The Mills family continues a tradition of nurturing the grounds on heritage-listed Panshanger.
Story and photo by Kim Woods Rabbidge

At Longford, Tas, a five kilometre-long entrance road passes through gently undulating paddocks on Panshanger, a 2500-hectare historic property. Plantings of elms, birch and pines are a sure sign that nurturing gardeners are in residence. The road leads to two lovely gardens covering 6ha, linked by woodland: one surrounding a grand, Grecian-inspired home where George and Maree Mills reside; the other embracing the ‘Gardener’s Cottage’, currently home to the Mills’ youngest son Nick, his wife Stacey and their three children.  

George and Maree’s home sits on the highest point, overlooking an expansive lawn bordered by grand old trees. Lake River curves close by the bottom of the garden, and the cottage is nestled into a delightful position to the east, just a short walk from the main house – handy for visiting grandchildren. 

Since 1821, when Panshanger was granted to Englishman Joseph Archer, only two families – the Archers and Mills – have owned the property. George Mills’ great-grandfather, a gold miner from Queensland, bought the property from the Archers in 1908 for his son Charles and his wife Maud (George’s grandparents). 

Today, there are two large, enclosed vegetable gardens, continuing a tradition of productivity that began with the first settlement. Then, the property sustained family as well as the entire Panshanger community, including free and convict workers. Apples were harvested from the orchard and pressed for cider, which was sent to the goldfields. Today, the Mills farm extensive crops of cereals, seeds, vegetables and poppies, and graze beef cattle, Merinos for wool, and prime lambs. Irrigation is a vital part of their operation, with water drawn downstream from The Great Lake, where hydro-electric power is produced. The property fronts 14.5km of the Lake River. 
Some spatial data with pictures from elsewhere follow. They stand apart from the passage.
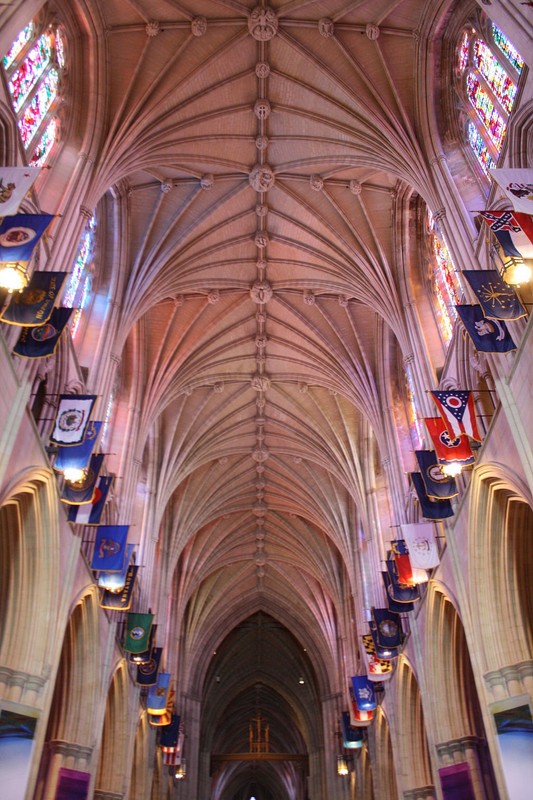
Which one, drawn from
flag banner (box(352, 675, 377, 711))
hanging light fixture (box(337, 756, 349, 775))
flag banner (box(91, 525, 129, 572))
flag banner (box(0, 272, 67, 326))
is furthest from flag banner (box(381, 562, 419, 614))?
hanging light fixture (box(337, 756, 349, 775))

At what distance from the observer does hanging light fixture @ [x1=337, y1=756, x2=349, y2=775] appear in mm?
33594

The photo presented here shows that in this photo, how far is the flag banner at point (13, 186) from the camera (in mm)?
9547

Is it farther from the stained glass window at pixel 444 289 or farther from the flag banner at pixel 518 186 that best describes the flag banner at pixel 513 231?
the stained glass window at pixel 444 289

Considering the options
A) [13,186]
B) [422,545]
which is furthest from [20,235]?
[422,545]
Grandmother Maud was a very good gardener, but for various reasons, including two world wars, the gardens became neglected. That all changed in 1975 when George married Maree and they moved into the cottage. “The grounds were run-down, so Maree started resurrecting the garden, and has continued gardening ever since,” says George, who first constructed a levy bank to protect the cottage and grounds from floods. Then car bodies, rampant hawthorn, tyres and barbed wire had to be cleared.

“I first gardened near the house and gradually moved out,” says Maree who restored and extended beds. She really likes “the different plant combinations of shrubs and perennials at different times of the year”. 
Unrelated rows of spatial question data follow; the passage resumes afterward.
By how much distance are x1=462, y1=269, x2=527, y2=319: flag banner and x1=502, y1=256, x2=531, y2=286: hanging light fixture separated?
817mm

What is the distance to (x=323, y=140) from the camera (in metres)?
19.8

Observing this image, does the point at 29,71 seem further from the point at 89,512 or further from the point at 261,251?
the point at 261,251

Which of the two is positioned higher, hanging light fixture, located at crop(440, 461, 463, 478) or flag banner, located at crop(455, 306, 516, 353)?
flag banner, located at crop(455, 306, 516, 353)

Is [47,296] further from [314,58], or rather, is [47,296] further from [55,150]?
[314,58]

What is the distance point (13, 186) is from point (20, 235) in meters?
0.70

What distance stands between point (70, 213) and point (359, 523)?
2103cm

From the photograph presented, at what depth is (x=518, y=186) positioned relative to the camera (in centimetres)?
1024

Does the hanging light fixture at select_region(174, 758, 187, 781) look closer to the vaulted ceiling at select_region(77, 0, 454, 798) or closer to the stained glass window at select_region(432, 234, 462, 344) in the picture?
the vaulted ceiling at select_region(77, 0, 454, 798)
While there was a legacy of original plantings, including oaks, many old trees were reaching senescence and needed removing. Maritime pine had been planted for ship masts. Some of these and many radiata pines were ready to be replaced with special trees. 

“Ken Gillanders, a horticulturist from Hobart, was great,” Maree says. “He helped with an assortment, including lindens, parrotias and Wellingtonias. The bottom of the woods is now my favourite part of the garden. Thirty years later, those trees are quite mature and I’ve kept about a third of the area beneath them mown. It makes them stand out more, especially the zelkova and lindens.” Over the past few years the Mills have appreciated the input of gardener Peter Wright. “He’s done an amazing amount of work, especially livening up the hedges,” George says. 

In 1992 George’s parents were ready to move out of the large home and knew George, Maree, and their two sons and daughter would have the energy to undertake renovations. Panshanger is listed by the National Trust and registered on the National Estate, and modernising meant major electrical and plumbing work, which necessitated removing 40 truckloads of gravel from the back courtyard: a perfect opportunity to add good soil and, for Maree, to design a garden retreat. 

Where once horses and buggies, then later cars and trucks, pulled up in a cloud of dust – or mud in the winter – there’s now a delightful courtyard protected by the homestead, the original cottage and nursery, which is now a B&B. “It’s made a big difference,” Maree says. “It’s pleasant in summer; in winter we catch the sun and we’re sheltered from the wind.” Roses are thriving, and in one corner a laden fig tree hangs over a structure adorned with lattice arches. Originally housing the generator, it now serves as the garden shed.   

In the next couple of years George and Maree will move to a smaller residence on Panshanger, while the next generation move to the big house. “It makes sense,” George says. But he won’t be retiring to the coast. “No bloody way!” George says. “There’ll always be farm chores waiting – and work to do in Maree’s next garden.”